NEW YORK (TheStreet) -- BMO Capital Markets initiated coverage on Splunk  (SPLK - Get Report) stock with an "outperform" rating on Friday. The firm set a price target of $55 on the stock.

The software provider's total addressable market will increase by an average of 11% during the next few years, BMO said. Splunk's total addressable market during 2015 was about $41 billion, according to the firm. 

Splunk faces opportunities such as its security business, which BMO projects will rise by 40% during fiscal 2017, the firm said.

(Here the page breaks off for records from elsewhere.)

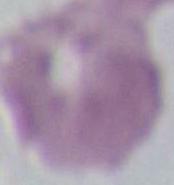
1000x magnification. An erythrocyte is seen. Photomicrograph.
Report the malaria status of this cell.
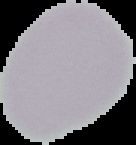
It is uninfected.

Summary:
  - Image size: 136×145 pixels
  - Preparation: thin blood smear
  - Image type: segmented cell region on a black background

"Given that we project less than $900 million in fiscal 2017 revenues, we believe that Splunk has a lot of room for growth," BMO said. 

Splunk stock is up by 1% to $46.60 in pre-market trading on Friday. 

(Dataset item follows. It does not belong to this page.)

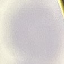

Result: negative for malaria parasites. Photographed with a smartphone camera at the microscope eyepiece. Automatically extracted cell patch, resized to 64 × 64 pixels. Thin blood smear. Giemsa stain.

Recently, TheStreet Ratings objectively rated this stock according to its "risk-adjusted" total return prospect over a 12-month investment horizon. Not based on the news in any given day, the rating may differ from Jim Cramer's view or that of this articles's author.

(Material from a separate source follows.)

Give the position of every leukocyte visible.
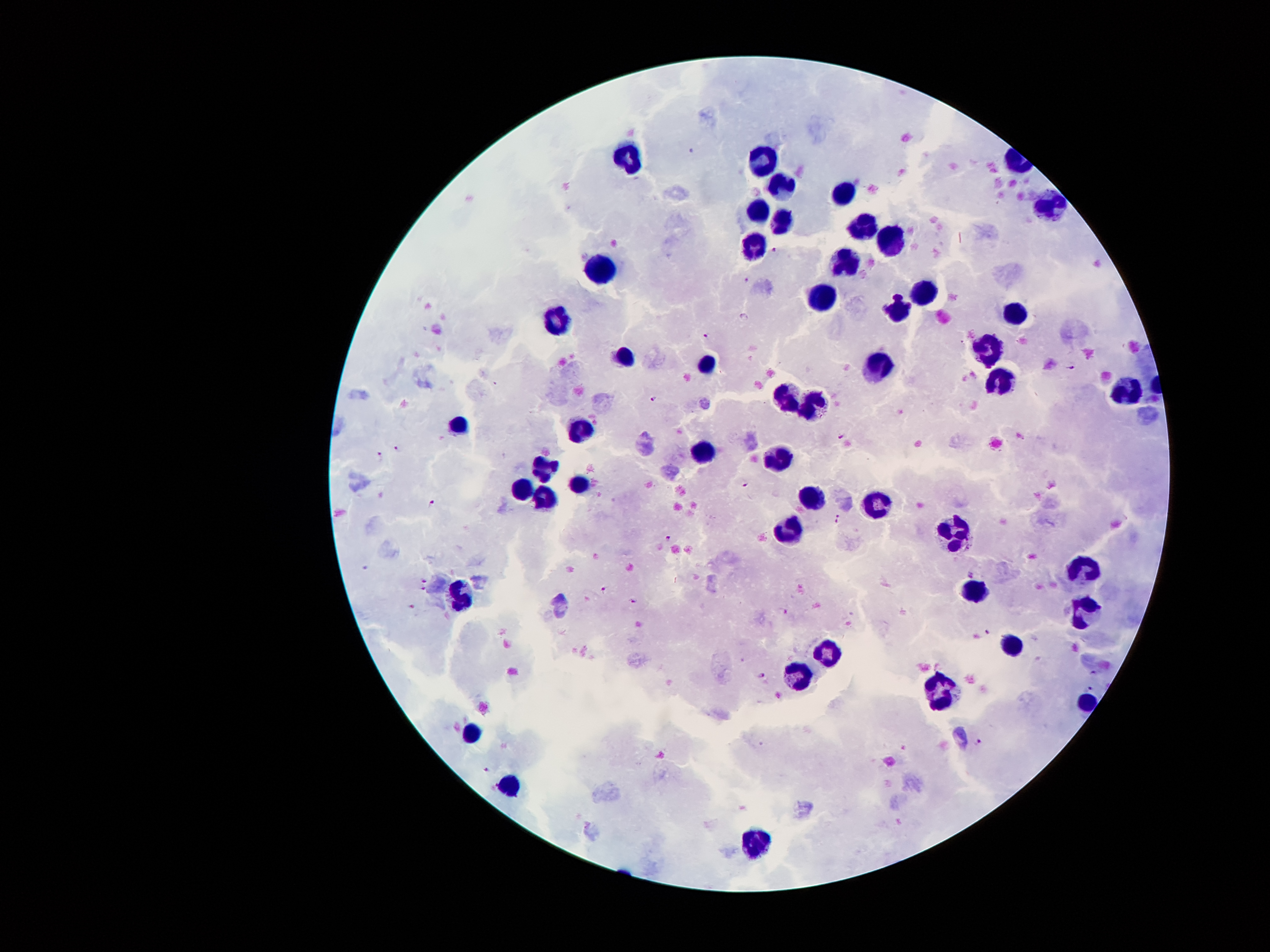
Approximate centers as (x, y) in pixels.
Leukocytes: (634, 155), (763, 164), (781, 190), (844, 193), (1052, 204), (759, 212), (780, 223), (864, 227), (890, 239), (753, 248), (845, 261), (603, 267), (924, 290), (825, 294), (902, 308), (1014, 313), (561, 321), (990, 346), (623, 356), (708, 363), (878, 365), (999, 385), (1123, 391), (789, 396), (812, 405), (580, 425), (461, 426), (706, 452), (781, 458), (546, 471), (575, 483), (522, 490), (545, 497), (810, 498), (879, 504), (955, 531), (791, 532), (1081, 568), (463, 593), (978, 593), (1085, 610), (1012, 648), (829, 654), (799, 675), (939, 688), (1085, 701), (469, 738), (507, 788), (752, 844).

TheStreet Ratings rates this stock as a "sell" with a ratings score of D. This is driven by multiple weaknesses, which we believe should have a greater impact than any strengths, and could make it more difficult for investors to achieve positive results compared to most of the stocks we cover. The company's weaknesses can be seen in multiple areas, such as its deteriorating net income, disappointing return on equity, generally disappointing historical performance in the stock itself and feeble growth in its earnings per share.